:: Excerpt

Bringing Back Brookville’s Valley House

An $11 million development revitalizes a long-vacant landmark on Brookville’s courthouse square and becomes the state’s first project completed using Opportunity Zone funding.

Valley House Flats, Brookville
Last October marked the opening of Valley House Flats, a mixed-use development that repurposed six historic commercial buildings including the 1852 Valley House Hotel. (Photo: Valley House Flats)

Golden Opportunity

For more than 160 years, the Valley House Hotel has anchored a commercial block on Brookville’s Main Street across from the Franklin County Courthouse. Once a popular overnight stop for passengers traveling between Indianapolis and Cincinnati, the long-vacant hotel earned notoriety in recent decades for its state of disrepair. Last year marked a turnaround for the site and the surrounding block, revitalized and reopened as Valley House Flats, an $11 million development and the first project in the state completed using Opportunity Zone funding.

Much of the block including the Valley House dates to 1852, built after a devasting downtown fire destroyed the previous buildings and adjacent county courthouse. Opened in December 1852, the hotel became a hub for traveling business leaders, government officials, and dignitaries, with author and General Lew Wallace, Indianapolis Mayor Charles Bookwalter, and presidential nominee William Jennings Bryan among its famous guests.

By the time it closed in the 1970s, the Valley House reportedly claimed status as Indiana’s oldest continuously operating hotel. In 1991, however, blighted by two decades of vacancy and neglect, the hotel earned a spot on Indiana Landmarks’ inaugural 10 Most Endangered list. A Connersville businessman bought the building, but his plans for its reuse never materialized. Stalled developments in the intervening years left the hotel foundering.

Looking for a solution to save the landmark, town leaders and business owners reached out in 2014 to Bruce Rippe, a developer with experience adapting historic buildings and creating affordable housing in other small towns. The proposed development aimed to save the Valley House and renovate six historic commercial buildings on the block as a mix of affordable and market-rate apartments for seniors. At ground level, plans called for retail and other amenities, including installing a new restaurant and renovating an existing pharmacy at the block’s north end.

::::
:: Dataset

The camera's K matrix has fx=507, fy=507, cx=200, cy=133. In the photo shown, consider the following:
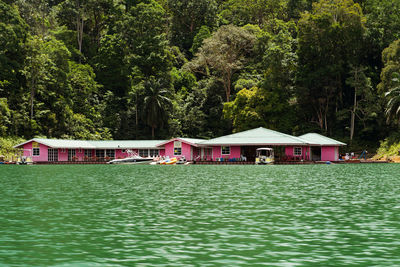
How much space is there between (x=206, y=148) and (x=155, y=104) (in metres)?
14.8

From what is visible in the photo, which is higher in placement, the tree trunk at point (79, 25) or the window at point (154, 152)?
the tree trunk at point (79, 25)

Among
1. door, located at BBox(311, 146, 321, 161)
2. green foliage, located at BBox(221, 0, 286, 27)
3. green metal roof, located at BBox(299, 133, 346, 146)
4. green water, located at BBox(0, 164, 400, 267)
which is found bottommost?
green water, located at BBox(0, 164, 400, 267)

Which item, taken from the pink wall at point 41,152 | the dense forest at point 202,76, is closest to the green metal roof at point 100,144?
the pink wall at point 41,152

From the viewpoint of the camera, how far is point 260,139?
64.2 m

::::
:: Dataset

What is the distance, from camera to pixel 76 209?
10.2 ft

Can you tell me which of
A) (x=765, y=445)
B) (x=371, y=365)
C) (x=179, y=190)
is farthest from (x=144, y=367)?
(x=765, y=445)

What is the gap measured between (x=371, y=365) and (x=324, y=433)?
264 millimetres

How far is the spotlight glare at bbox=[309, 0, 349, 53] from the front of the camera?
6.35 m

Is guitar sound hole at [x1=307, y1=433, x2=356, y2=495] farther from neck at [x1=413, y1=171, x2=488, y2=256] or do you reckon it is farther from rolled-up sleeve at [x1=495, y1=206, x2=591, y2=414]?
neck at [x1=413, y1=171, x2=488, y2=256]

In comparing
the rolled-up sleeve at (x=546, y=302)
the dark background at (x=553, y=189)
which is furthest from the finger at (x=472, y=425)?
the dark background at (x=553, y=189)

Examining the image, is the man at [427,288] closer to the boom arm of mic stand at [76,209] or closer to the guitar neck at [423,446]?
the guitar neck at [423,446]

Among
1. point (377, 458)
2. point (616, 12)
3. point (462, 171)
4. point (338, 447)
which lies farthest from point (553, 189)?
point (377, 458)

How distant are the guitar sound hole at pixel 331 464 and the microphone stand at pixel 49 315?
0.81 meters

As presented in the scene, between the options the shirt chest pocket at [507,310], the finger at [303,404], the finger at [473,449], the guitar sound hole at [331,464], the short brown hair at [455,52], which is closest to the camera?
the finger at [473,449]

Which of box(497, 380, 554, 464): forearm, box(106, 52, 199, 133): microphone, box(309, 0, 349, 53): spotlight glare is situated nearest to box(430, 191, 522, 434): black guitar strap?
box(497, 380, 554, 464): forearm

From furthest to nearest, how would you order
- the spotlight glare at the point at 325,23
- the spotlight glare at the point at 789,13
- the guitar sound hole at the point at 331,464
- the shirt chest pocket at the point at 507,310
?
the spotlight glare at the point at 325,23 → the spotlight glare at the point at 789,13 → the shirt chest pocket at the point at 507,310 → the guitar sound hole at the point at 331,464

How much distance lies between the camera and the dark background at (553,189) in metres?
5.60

::::

Assigned task >> According to the Valley House article, which list did the hotel join in 1991? The data entries are independent material with no connection to the Valley House article.

Written solution >> Indiana Landmarks' inaugural 10 Most Endangered list.